No Café Ventura em uma manhã tranquila de um dia de semana, ficou rapidamente aparente que o garçom principal, um homem grisalho na casa dos 50 anos, e o jovem barman bigodudo faziam um show para dois homens baseado em réplicas entre si e seus frequentadores.
Quando uma senhora idosa entrou no café do bairro Pigalle, foi recebida com carinho e alívio. Os comentários voaram rápido e furiosos.
“Ah, lá está ela”, disse um garçom.
“Estávamos preocupados”, disse o outro.
“Eu não estou morta”, ela brincou, sem perder o ritmo.
Os cafés há muito promovem um senso de comunidade na França. Em Setembro passado, a ministra da Cultura francesa, Rachida Dati, também reconheceu isso, e bistrôs e cafés inscritos no Inventário Nacional do Patrimônio Cultural Imaterial do país, que trabalha para proteger e promover as práticas sociais francesas e o conhecimento artesanal.
A petição apresentada por Fontaine, proprietário do bistrô Le Mesturet, enfatizava que “os bistrôs e cafés se distinguem por uma qualidade de serviço personalizada, criando uma atmosfera única. Eles são caracterizados pela rica interação entre proprietários de bistrôs, garçons e clientes dentro deste espaço cultural.”
Na linguagem sociológica moderna, os cafés e bistrôs são o “terceiro lugar” de Paris – um local de interação social fora do trabalho e de casa, onde idosos solitários vão conversar com o barman, ou onde estudantes e outras pessoas podem escapar de pequenos apartamentos.
Com o tempo, a preocupação é que o papel do café como coração da sociedade parisiense se torne obsoleto, disse Fontaine, à medida que a geração mais jovem se volte para o café.
“Não há profundidade na cafeteria, não há história, não há pátina”, disse ele.
Os contrários
Mas as cafeterias também podem se tornar espaços comunitários.
No Café Jirisanno Segundo Arrondissement, uma das muitas cafeterias asiáticas de Paris, filas de pessoas esperam do lado de fora por cheesecakes suflês e matcha lattes. No interior, o espaço evoca uma casa rústica, onde títulos coreanos e franceses se alinham nas estantes e uma lareira artificial brilha no canto.
“Quando entro em um café, imagino um ambiente acolhedor, mas quero me sentir à vontade”, disse a proprietária Hera Hong, uma expatriada sul-coreana. “O que gosto de ver é gente que fica e tricota, lê seus livros, um pouco como a casa de uma avó.”
Nem todos os gerentes de cafés compartilham das preocupações de Fontaine. Jérôme Martinho, gerente do Café Ventura, disse que estas preocupações eram infundadas.
“Não creio que tenhamos a mesma clientela”, disse ele, acrescentando que acredita que as cafeterias atendem a um nicho de mercado, enquanto os cafés oferecem mais – uma seleção maior de alimentos e café, bem como bebidas alcoólicas – em um só espaço.

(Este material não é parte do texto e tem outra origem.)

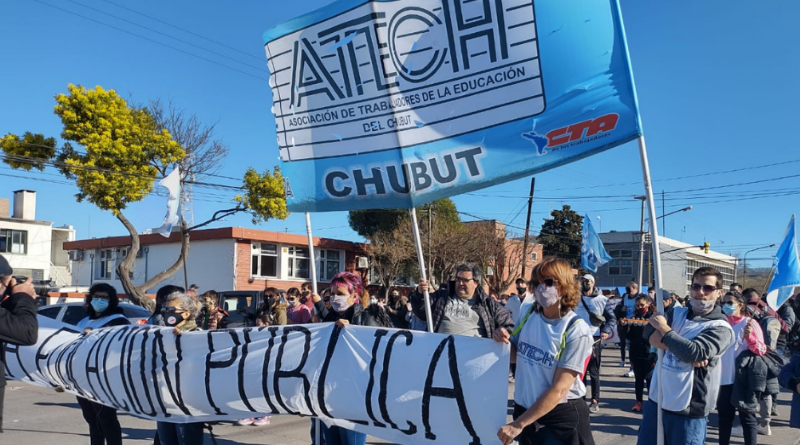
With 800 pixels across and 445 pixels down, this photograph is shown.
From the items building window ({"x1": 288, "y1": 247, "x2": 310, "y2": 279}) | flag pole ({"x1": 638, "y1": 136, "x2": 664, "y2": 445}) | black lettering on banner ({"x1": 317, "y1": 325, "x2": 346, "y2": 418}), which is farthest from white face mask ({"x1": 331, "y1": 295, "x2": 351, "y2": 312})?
building window ({"x1": 288, "y1": 247, "x2": 310, "y2": 279})

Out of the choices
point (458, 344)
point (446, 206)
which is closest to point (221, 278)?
point (446, 206)

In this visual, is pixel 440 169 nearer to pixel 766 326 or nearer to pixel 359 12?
pixel 359 12

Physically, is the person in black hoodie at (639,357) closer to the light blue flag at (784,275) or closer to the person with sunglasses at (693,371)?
the light blue flag at (784,275)

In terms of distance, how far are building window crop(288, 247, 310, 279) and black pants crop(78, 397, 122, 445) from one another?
96.4 feet

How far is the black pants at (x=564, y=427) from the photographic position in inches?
134

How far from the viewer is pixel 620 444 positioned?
7.24 meters

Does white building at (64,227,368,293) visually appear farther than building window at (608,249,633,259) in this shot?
No

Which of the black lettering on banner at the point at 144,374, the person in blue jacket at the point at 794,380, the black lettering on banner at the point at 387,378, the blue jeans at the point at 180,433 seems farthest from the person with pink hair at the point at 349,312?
the person in blue jacket at the point at 794,380

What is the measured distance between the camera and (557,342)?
3.35 m

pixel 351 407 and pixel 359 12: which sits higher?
pixel 359 12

Muitos clientes que vão direto para os bares dos cafés, onde os expressos são mais baratos do que o serviço de mesa, são operários, disse ele, em busca de uma dose rápida e barata de cafeína.
Em 2020, a Sra. Bantman, a pesquisadora, escreveu um papel publicado na revista Anthropologie et Sociétés que argumentou que o crescimento meteórico das cafeterias levou a uma reinvenção do elitismo francês.
Numa entrevista recente, ela elaborou os seus temas de apoio, que incluíam os preços do café – entre 1 e 1,50 euros por um café expresso no café-bar, em comparação com 5 euros ou mais por um café especial – bem como a classe e a educação. níveis de clientes e proprietários desses estabelecimentos. Aqueles que frequentam cafeterias tendem a ter formação universitária, disse ela, enquanto os que bebem nos balcões dos cafés podem ter menos escolaridade.
A idade também é uma diferença crítica. Embora o café tenha sido tradicionalmente a prefeitura democrática para todos, as gerações mais jovens parecem estar indo para outro lugar.
Bantman brincou dizendo que tem a missão de converter bartenders de café em baristas, para reunir o melhor dos dois mundos: “Se eu pudesse ajudar a salvar os cafés franceses, isso seria ótimo”.